La démocratie est plus souvent définie aujourd'hui par ce dont elle libère l'arbitraire, le culte de la personnalité ou le règne de la nomenklatura que par ce qu'elle construit ou par les forces sociales sur lesquelles elle s'appuie.

par Alain Touraine

Que célèbre-t-on aujourd'hui? La chute des régimes autoritaires ou la victoire de la démocratie? Et nous nous souvenons que des mouvements populaires, qui avaient renversé des anciens régimes, ont donné naissance à des régimes totalitaires pratiquant le terrorisme d'Etat.
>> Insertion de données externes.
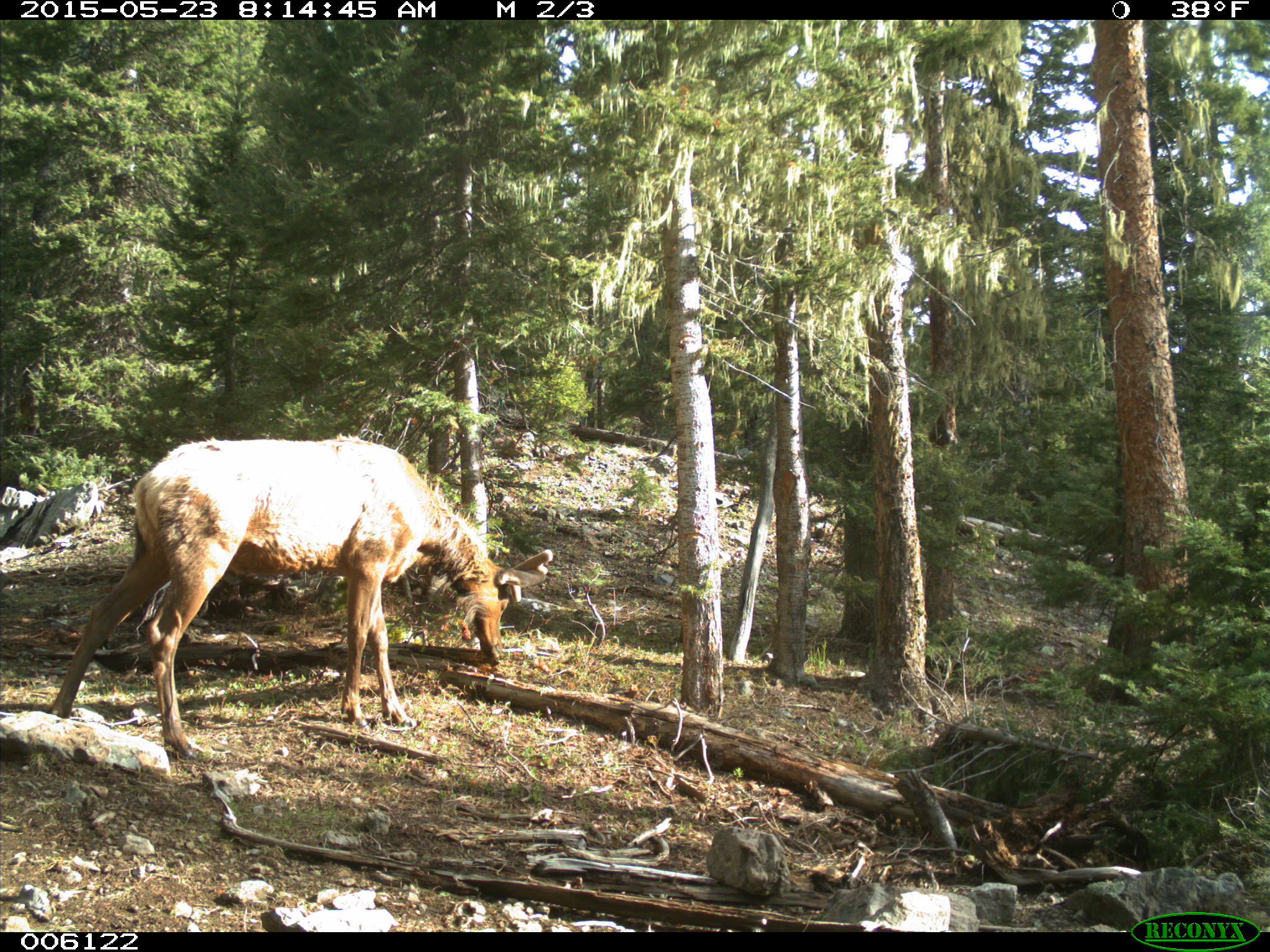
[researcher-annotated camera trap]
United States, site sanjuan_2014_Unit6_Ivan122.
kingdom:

Aussi sommes-nous d'abord attirés par une conception modeste, purement libérale, de la démocratie, définie «négativement» comme le régime où nul ne peut s'emparer du pouvoir et s'y maintenir contre la volonté de la majorité. N'est-ce pas un triomphe suffisant que de libérer la Terre de tous les régimes qui ne reposent pas sur le libre choix des dirigeants par les dirigés? Cette conception prudente n'est-elle pas aussi la plus forte puisqu'elle s'oppose à la fois aux pouvoirs absolus, fondés sur la tradition ou le droit divin, et aux régimes volontaristes, qui en appellent aux intérêts et aux droits du peuple et lui imposent, au nom de sa libération et de son indépendance, une mobilisation militaire et idéologique qui conduit à la répression de toutes les formes d'opposition?
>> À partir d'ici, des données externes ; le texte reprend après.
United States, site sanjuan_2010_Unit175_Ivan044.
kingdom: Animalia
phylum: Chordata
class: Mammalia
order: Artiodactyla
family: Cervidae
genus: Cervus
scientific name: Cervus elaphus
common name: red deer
Cette conception négative de la liberté et de la démocratie, telle que Isaiah Berlin et Karl Popper en particulier l'ont développée, est convaincante, car la grande affaire aujourd'hui est de libérer les individus et les groupes du contrôle étouffant que leur impose une élite dirigeante parlant au nom du peuple et de la nation. Personne, actuellement, ne peut plus défendre une conception anti-libérale de la démocratie et il ne fait plus aucun doute que les régimes qui se qualifièrent de «démocraties populaires» ont été des dictatures imposées à des peuples par des dirigeants politiques s'appuyant sur une armée étrangère. La démocratie se définit bien par le libre choix des dirigeants, et non pas par la nature «populaire» de la politique menée.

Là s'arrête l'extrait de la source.